Texto selecionado:
Renata Pimenta, 45, conhece a rotina de seu filho diante do dever de casa de matemática: ele enrola, conversa sobre outras coisas, tenta adiar o máximo que puder. O estresse é tão grande que Henrique, 9, tem tique nervoso nessa hora.

"Ele não tem o mesmo ânimo, como nas outras matérias", diz Renata. "É a matéria que ele demora mais para executar e à qual ele tem que se dedicar mais." E é disso mesmo que Henrique não gosta: ele acha muito difícil e demorado resolver os problemas.

A dificuldade do menino é comum e tem nome. Chama-se ansiedade matemática; ela envolve tensão ou apreensão diante de números e pode despertar reações físicas desagradáveis, como dor no estômago, suor e taquicardia, entre outras.

Melissa Poli Vilhena, 13, tem facilidade com matemática; ela seguiu o exemplo do irmão, da mãe e da avó, que também se dão bem com a disciplina - Ricardo Benichio/Folhapress

Pessoas de todas as faixas etárias estão sujeitas a isso, e pesquisadores descobriram na última década que a ansiedade matemática dos pais pode contagiar os filhos –e talvez não seja coincidência que Renata, quando criança, também sofresse nessa matéria.

Dados fornecidos:

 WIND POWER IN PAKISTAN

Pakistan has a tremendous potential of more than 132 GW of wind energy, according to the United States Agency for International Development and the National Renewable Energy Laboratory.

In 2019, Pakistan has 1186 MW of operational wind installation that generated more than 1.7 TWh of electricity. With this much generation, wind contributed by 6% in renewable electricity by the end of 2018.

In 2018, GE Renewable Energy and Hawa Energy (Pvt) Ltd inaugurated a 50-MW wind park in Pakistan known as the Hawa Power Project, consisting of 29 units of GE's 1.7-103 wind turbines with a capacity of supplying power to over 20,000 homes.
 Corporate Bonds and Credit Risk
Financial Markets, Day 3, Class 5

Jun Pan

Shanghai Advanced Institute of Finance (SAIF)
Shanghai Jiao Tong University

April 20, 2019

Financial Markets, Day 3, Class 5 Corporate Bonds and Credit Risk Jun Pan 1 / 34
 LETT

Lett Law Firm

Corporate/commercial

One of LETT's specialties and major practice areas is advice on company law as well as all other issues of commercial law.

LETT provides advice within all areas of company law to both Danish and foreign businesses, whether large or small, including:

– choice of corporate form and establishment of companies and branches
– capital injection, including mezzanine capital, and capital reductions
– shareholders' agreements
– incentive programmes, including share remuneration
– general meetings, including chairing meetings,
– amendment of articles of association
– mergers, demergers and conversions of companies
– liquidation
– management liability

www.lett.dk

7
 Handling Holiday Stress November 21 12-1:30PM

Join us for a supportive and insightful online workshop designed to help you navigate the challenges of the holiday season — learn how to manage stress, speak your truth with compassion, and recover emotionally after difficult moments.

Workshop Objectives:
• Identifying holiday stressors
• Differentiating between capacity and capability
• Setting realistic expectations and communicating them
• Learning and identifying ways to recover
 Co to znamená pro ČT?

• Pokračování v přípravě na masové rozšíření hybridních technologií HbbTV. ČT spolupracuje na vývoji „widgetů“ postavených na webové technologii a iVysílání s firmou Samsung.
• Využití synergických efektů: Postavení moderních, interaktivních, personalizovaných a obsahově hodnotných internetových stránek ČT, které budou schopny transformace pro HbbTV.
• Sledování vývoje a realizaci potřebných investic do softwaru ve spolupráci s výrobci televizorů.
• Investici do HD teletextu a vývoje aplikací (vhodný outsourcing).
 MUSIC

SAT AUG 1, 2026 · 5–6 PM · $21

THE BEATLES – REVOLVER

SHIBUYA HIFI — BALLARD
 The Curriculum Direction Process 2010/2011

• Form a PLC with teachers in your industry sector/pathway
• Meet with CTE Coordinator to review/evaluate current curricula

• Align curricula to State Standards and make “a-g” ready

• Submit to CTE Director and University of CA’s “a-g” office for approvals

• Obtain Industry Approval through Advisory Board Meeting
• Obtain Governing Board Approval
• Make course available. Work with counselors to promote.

Sua tarefa: Você pode transcrever, sem nenhuma alteração, o trecho do texto sobre ansiedade matemática que começa nas palavras "Melissa Poli Vilhena, 13, tem" e termina logo depois de "sofresse nessa matéria."?

Resposta ao problema:
Melissa Poli Vilhena, 13, tem facilidade com matemática; ela seguiu o exemplo do irmão, da mãe e da avó, que também se dão bem com a disciplina - Ricardo Benichio/Folhapress

Pessoas de todas as faixas etárias estão sujeitas a isso, e pesquisadores descobriram na última década que a ansiedade matemática dos pais pode contagiar os filhos –e talvez não seja coincidência que Renata, quando criança, também sofresse nessa matéria.